A large-scale LNG switch can also help reduce India’s oil-import bill. A recent report by government think-tank Niti Aayog says that even if only 10% of new diesel vehicles switch to LNG by 2032, India’s oil-import bill could lower by USD 1.5B over this period.

But how expensive will this switch be? Let’s consider the total cost of ownership (TCO), which includes capital, fuel, and annual maintenance costs. Data from the Niti Aayog report shows that TCO for heavy-duty diesel and LNG vehicles is comparable (but significantly higher for electric vehicles).


Creating a smooth runway for LNG

India is taking the early steps to help LNG replace diesel in commercial transportation.

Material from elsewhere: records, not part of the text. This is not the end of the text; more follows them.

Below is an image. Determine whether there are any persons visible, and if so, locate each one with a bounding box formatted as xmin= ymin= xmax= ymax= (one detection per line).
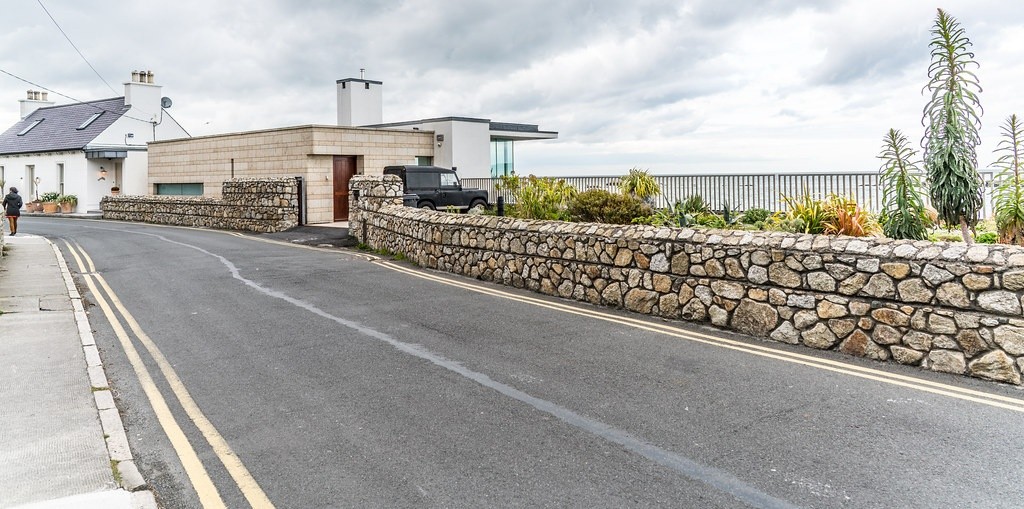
xmin=3 ymin=187 xmax=22 ymax=235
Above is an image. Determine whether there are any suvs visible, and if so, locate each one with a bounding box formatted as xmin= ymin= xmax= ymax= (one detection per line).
xmin=383 ymin=165 xmax=488 ymax=215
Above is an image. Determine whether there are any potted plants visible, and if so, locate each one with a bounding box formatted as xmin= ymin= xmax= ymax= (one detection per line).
xmin=57 ymin=194 xmax=78 ymax=214
xmin=40 ymin=192 xmax=60 ymax=213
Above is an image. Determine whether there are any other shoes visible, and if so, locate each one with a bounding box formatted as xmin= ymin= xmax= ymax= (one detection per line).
xmin=9 ymin=232 xmax=14 ymax=236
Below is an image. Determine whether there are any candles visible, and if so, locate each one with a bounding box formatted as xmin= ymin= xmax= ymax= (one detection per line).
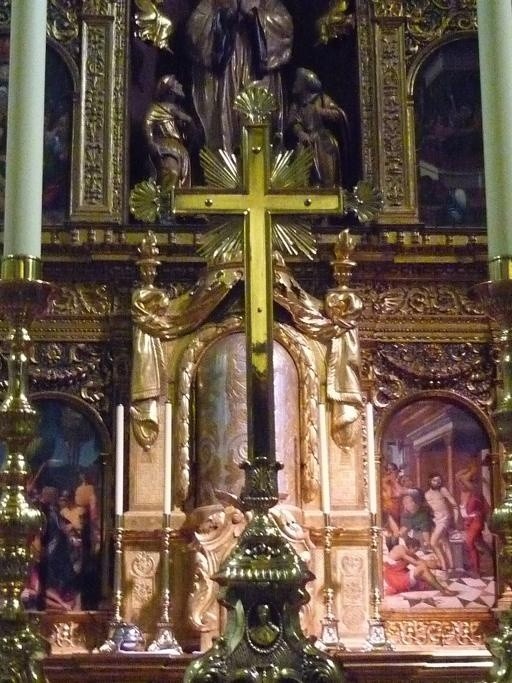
xmin=473 ymin=1 xmax=512 ymax=256
xmin=319 ymin=402 xmax=330 ymax=512
xmin=165 ymin=403 xmax=172 ymax=512
xmin=365 ymin=400 xmax=379 ymax=512
xmin=114 ymin=402 xmax=124 ymax=515
xmin=1 ymin=2 xmax=49 ymax=257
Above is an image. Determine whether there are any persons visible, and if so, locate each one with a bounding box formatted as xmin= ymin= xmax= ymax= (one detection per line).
xmin=133 ymin=262 xmax=169 ymax=406
xmin=16 ymin=468 xmax=99 ymax=611
xmin=181 ymin=0 xmax=294 ymax=193
xmin=291 ymin=66 xmax=351 ymax=186
xmin=142 ymin=74 xmax=198 ymax=188
xmin=323 ymin=266 xmax=365 ymax=448
xmin=382 ymin=460 xmax=492 ymax=598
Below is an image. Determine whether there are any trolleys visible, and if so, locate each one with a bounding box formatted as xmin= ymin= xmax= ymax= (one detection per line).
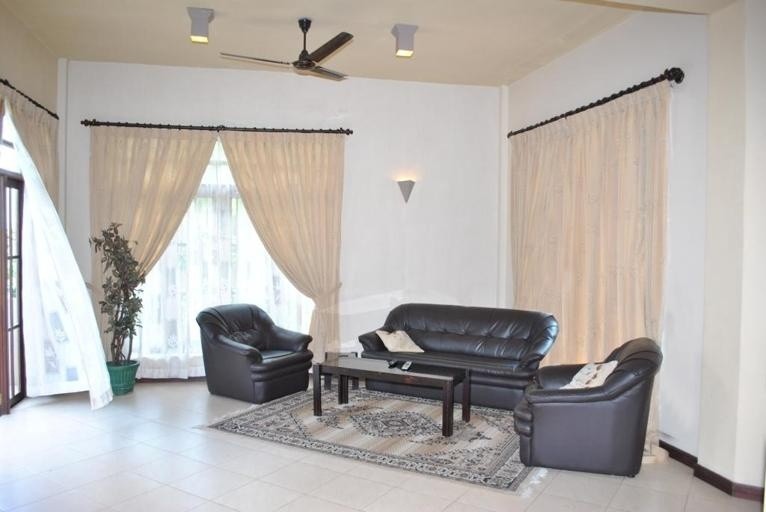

This includes plans to set up LNG-dispensing stations along the major national highways and increasing LNG-import capacity. Picking up the cue, the state of Maharashtra recently announced plans to convert 5,000 diesel vehicles to LNG over the next three years. 

But if LNG is to be for commercial trucks tomorrow what CNG is for passenger vehicles today, India will need to do more.

Incentives recommended by the Niti Aayog include tax cuts on LNG heavy vehicles as well as providing priority lane access in major cities and main roads. It has also defined a target of nearly 800 fuelling stations by 2030 to enable a large-scale LNG switch.

Proposed policies like these can make the switch to LNG economic and aligned with long-term climate targets. If the Niti Aayog recommendations are actioned, India can expect significant LNG adoption in commercial trucking as well as demand growth.

As India’s trusted energy partner, we can help meet India’s growing demand for LNG. We’re on track to double our global LNG portfolio by 2030 and well positioned to deliver natural gas from our large, high-quality resources and facilities.

With India setting strong emission-reduction targets for 2030 and reaching net-zero by 2070, natural gas can do part of the heavy lifting in advancing lower-emission growth for the country.

We’re looking forward to doing our part.